It may sound like a bit of a stretch: using an 8-DIP µC to drive an RFM69 wireless radio?
After all, we need two pins for power and at least 4 pins to drive the radio module. That leaves only two free I/O pins. But keep in mind that two pins is all you need to hook up to all sorts of I2C devices, such as I/O expanders, ADC converters, temperature / humidity, even entire 9-DOF sensors which can report acceleration, rotation, and magnetic heading.
Here’s a tiny hookup, just to see if it can be done – all held together with soldered wires:
That “big” round black plastic is a battery holder for a common CR2032 coin cell.
Sooo, let’s see if we can make this thing send out a test packet once a second, eh?
We’re going to need a “driver” for the RFM69, which knows all about how to set it up, how to put it into transmit mode, and how to get data packets into the radio’s buffer. There is a fresh RF69 driver in the “embello” repository on GitHub which does just that.
The RF69 class is defined as follows:
template< typename SPI >
class RF69 {
public:
void init (uint8_t id, uint8_t group, int freq);
void encrypt (const char* key);
void txPower (uint8_t level);
int receive (void* ptr, int len);
void send (uint8_t header, const void* ptr, int len);
void sleep ();
int16_t afc;
uint8_t rssi;
[...]
};
This uses “templates”, an advanced mechanism in C++ to “specialise” the RF69 class for a specific way of talking to the SPI hardware in this case. Most of the gory details are hidden, but this means we have to define an instance of the RF69 class as follows:
RF69<SpiDevice> rf;
With “SpiDevice” being another (low-level) class which implements the interfacing to the actual SPI hardware present in the LPC810. The benefit of using templates over other layering mechanisms such as passing in details at run time or defining virtual methods, is that the resulting code is considerably more efficient because the compiler can optimise the code a lot more.
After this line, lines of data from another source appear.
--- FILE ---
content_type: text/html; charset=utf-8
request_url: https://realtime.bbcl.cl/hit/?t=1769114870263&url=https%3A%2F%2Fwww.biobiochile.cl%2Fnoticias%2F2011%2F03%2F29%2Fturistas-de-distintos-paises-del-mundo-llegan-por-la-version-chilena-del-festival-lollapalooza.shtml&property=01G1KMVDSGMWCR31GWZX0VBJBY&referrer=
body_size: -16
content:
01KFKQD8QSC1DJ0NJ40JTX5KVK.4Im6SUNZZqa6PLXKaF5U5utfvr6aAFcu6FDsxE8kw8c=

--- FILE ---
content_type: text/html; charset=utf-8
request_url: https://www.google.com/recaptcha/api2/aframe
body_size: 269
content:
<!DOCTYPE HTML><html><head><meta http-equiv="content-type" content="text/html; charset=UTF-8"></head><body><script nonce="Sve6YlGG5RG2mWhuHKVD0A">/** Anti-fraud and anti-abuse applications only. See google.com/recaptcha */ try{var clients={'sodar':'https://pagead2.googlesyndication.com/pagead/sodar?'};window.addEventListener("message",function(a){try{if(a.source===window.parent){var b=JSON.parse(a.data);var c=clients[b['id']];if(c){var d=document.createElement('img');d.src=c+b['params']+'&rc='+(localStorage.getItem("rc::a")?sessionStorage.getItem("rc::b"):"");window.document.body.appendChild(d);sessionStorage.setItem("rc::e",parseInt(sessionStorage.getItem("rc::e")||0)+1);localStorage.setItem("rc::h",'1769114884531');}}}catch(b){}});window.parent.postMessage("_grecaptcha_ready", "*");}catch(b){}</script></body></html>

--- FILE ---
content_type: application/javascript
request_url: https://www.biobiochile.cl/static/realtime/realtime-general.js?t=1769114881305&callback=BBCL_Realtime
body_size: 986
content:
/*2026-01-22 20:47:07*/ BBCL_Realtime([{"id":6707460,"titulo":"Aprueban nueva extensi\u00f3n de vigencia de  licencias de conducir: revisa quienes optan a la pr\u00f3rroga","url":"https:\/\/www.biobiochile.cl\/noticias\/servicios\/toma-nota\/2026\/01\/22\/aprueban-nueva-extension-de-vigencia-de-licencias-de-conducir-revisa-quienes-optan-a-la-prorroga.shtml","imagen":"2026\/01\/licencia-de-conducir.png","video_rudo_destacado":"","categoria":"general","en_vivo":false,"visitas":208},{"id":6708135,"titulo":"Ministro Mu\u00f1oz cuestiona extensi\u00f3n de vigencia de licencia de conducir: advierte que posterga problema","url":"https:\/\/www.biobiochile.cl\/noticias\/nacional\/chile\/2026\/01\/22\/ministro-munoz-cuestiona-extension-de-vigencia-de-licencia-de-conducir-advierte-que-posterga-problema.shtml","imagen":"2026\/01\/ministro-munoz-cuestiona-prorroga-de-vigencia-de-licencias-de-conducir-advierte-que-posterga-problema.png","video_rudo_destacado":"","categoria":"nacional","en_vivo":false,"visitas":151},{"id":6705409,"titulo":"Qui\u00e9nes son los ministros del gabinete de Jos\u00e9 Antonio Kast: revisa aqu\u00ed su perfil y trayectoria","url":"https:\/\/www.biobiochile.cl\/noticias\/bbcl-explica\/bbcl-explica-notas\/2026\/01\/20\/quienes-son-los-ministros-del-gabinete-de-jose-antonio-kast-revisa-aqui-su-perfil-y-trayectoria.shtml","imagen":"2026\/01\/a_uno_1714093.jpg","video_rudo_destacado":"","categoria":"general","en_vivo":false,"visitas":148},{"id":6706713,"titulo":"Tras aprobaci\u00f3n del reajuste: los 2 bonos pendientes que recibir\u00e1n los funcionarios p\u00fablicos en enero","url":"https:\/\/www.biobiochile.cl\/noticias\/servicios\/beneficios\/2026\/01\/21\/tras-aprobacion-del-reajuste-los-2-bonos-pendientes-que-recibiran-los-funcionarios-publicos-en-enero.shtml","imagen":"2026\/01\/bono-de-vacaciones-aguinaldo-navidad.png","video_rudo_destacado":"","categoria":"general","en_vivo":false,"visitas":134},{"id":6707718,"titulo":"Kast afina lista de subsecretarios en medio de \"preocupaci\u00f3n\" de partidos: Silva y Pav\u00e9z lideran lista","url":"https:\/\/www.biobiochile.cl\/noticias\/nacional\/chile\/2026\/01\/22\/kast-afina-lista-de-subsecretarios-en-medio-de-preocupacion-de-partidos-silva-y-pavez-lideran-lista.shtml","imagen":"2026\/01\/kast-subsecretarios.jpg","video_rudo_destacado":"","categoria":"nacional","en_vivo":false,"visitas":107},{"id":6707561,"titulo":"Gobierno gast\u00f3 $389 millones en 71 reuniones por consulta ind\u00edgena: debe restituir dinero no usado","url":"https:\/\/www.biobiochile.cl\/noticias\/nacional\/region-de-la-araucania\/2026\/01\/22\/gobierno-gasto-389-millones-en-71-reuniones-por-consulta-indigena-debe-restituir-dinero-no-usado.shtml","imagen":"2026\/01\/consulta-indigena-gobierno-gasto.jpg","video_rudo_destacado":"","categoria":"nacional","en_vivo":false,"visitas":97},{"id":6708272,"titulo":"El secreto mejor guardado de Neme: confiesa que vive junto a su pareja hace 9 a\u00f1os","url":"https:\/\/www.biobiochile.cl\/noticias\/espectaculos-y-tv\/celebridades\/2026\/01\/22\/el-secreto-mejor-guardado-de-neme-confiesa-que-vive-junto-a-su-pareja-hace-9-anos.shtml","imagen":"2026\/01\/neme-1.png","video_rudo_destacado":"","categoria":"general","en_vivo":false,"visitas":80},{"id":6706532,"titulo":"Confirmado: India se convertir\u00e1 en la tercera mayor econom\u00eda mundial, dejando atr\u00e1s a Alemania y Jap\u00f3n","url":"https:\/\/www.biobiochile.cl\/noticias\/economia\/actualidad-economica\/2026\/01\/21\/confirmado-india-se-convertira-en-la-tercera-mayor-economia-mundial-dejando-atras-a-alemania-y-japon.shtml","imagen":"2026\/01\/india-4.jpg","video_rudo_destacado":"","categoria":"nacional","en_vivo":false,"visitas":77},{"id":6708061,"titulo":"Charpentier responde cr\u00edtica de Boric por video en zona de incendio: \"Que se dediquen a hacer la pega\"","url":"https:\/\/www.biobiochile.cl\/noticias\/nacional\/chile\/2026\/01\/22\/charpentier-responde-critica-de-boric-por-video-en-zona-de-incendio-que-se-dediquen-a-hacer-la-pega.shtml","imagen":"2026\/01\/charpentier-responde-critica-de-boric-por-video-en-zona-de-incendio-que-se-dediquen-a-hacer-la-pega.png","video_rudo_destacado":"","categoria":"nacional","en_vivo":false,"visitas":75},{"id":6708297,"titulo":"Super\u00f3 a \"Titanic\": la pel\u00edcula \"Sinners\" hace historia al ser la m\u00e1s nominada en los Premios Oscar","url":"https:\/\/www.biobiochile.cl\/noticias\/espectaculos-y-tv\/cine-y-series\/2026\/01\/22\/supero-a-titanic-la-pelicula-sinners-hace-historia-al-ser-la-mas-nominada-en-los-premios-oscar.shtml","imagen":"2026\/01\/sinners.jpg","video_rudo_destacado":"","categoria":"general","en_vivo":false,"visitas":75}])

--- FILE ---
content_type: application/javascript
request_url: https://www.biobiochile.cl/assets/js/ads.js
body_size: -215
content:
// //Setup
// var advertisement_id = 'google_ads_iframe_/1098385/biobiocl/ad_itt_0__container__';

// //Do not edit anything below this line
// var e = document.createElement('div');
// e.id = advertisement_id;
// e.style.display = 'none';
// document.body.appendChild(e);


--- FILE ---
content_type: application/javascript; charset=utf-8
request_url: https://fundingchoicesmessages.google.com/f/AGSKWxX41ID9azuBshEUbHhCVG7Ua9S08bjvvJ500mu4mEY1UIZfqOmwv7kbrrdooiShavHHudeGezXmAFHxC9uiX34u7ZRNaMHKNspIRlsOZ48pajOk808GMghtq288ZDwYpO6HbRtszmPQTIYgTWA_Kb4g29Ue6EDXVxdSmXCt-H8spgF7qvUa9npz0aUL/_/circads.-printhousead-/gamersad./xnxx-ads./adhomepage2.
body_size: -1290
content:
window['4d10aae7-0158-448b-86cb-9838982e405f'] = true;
As a result, the RF69 driver is super compact – great with 4 KB flash!
Here is the main code, also available in full from GitHub:
int main () {
LPC_SWM->PINENABLE0 |= (3<<2) | (1<<6); // disable SWCLK/SWDIO and RESET
// NSS=1, SCK=0, MISO=2, MOSI=5
LPC_SWM->PINASSIGN3 = 0x00FFFFFF; // sck - - -
LPC_SWM->PINASSIGN4 = 0xFF010205; // - nss miso mosi
sleepSetup();
rf.init(1, 42, 8683);
rf.encrypt("mysecret");
rf.txPower(0); // minimal
int cnt = 0;
while (true) {
rf.send(0, &++cnt, sizeof cnt); // send out one packet
rf.sleep();
sleep(1000); // power down for 1 second
}
}
Most of this should be fairly self-explanatory, but here are some extra notes:
rf.init(1, 42, 8683)
– sets node ID 1, net group 42, frequency 868.3 MHzrf.encrypt("mysecret")
– turn on the RFM69’s 128-bit AES encryptionrf.txPower(0)
– lowest transmit power level (and lowest current consumption)
And that’s all there is to it, really. The packet we’re sending out contains 4 bytes with an incrementing counter value – an int is 32 bits, we’re in the ARM world now, remember?
All we need to do is upload this firmware, which is less than 1 KB, plug the LPC810 into the above circuit, and insert a coin cell. It will keep going for many months.